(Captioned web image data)
┄┄┄┄┄┄┄┄┄┄┄┄┄┄┄┄┄┄┄┄
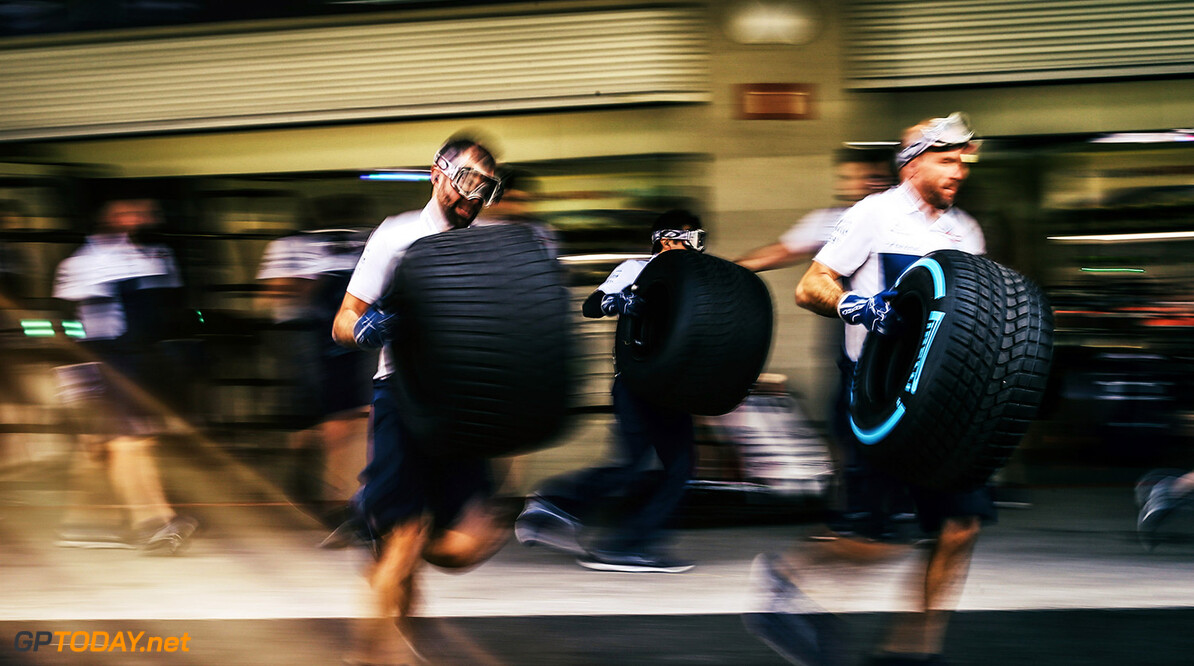 Formula One World Championship www.sutton-images.com  Williams mechanics make a practice pitstop at Formula One World Championship, Rd18, Mexican Grand Prix, Preparations, Circuit Hermanos Rodriguez, Mexico City, Mexico, Thursday 26 October 2017. Mexican Grand Prix Preparations  Mexico City Mexico  F1 Formula 1 GP portrait blur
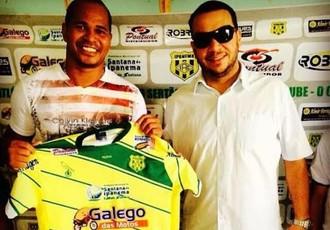 Aloísio Chulapa posa com a camisa do Ipanema (Foto: Reprodução Instagran)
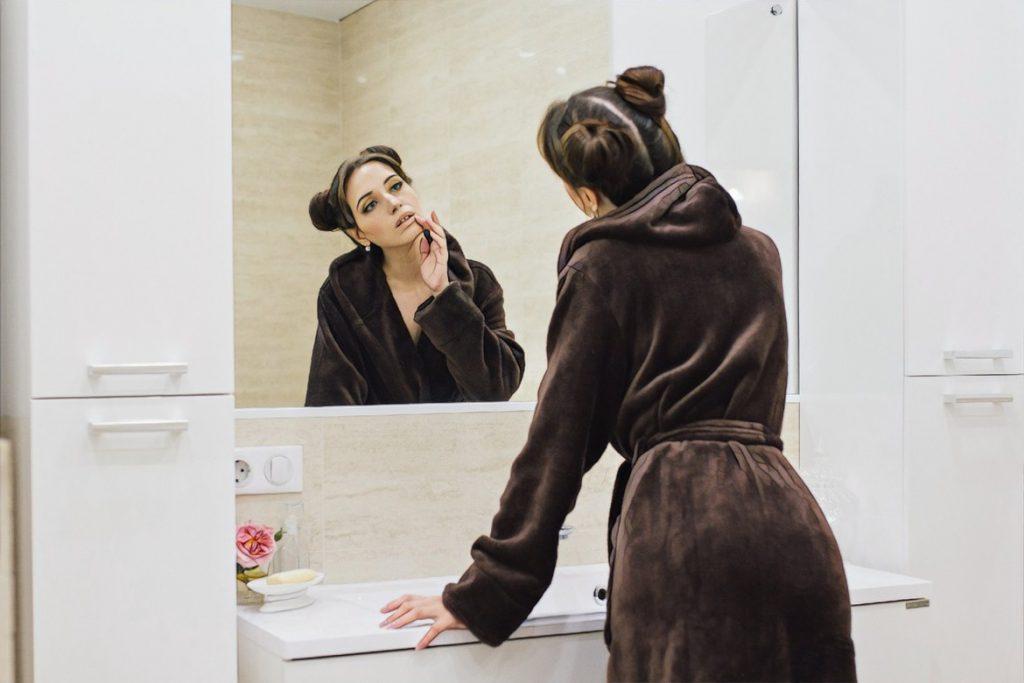 девушка оценивает кожу после редермализации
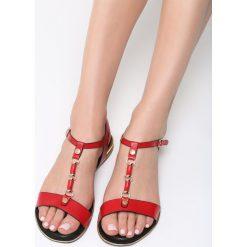 Czerwone Sandały Big Decision. Czerwone sandały damskie vices, na płaskiej podeszwie. Za 84,99 zł.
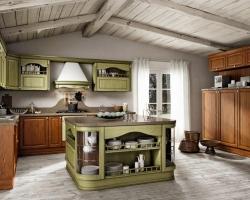 Деревяная кухня для часного дома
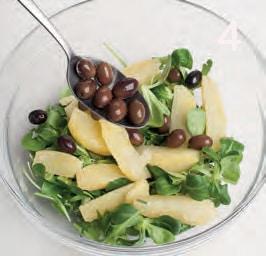 Insalata di patate e soncino con olive e acciughe
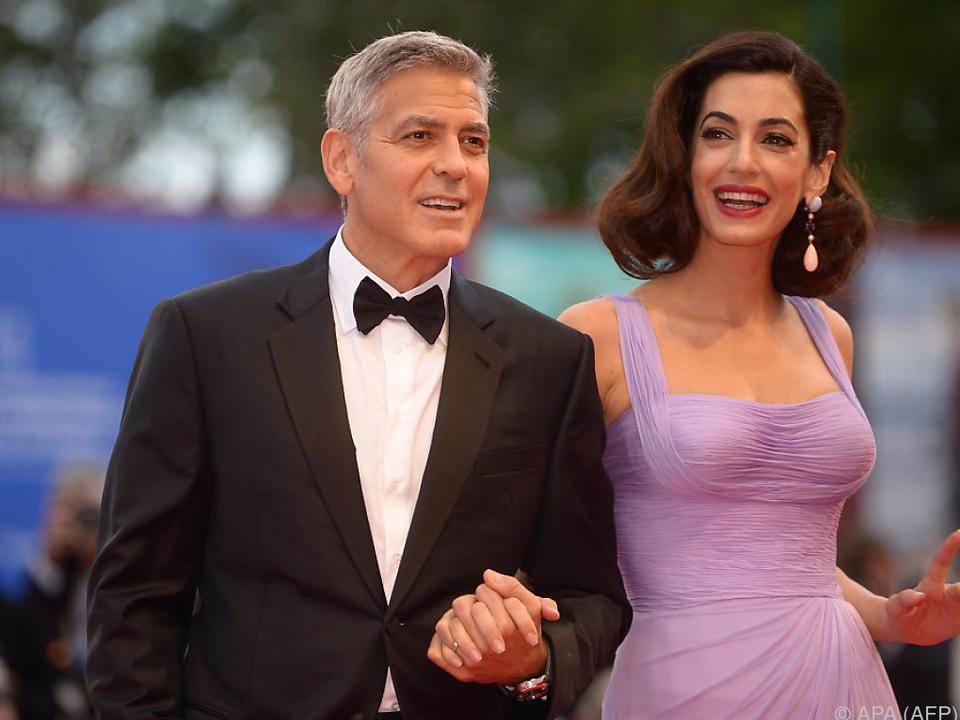 George und Amal bei der Premiere von \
┄┄┄┄┄┄┄┄┄┄┄┄┄┄┄┄┄┄┄┄
◆ **INSTRUCTIONS FOR THE TASK**
Copy exactly and only this span: the line with "Czerwone Sandały Big" through the final line of the entries, both ends included, with the pictures left out.

◆ **EXERCISE SOLUTION**
 Czerwone Sandały Big Decision. Czerwone sandały damskie vices, na płaskiej podeszwie. Za 84,99 zł.
 Деревяная кухня для часного дома
 Insalata di patate e soncino con olive e acciughe
 George und Amal bei der Premiere von \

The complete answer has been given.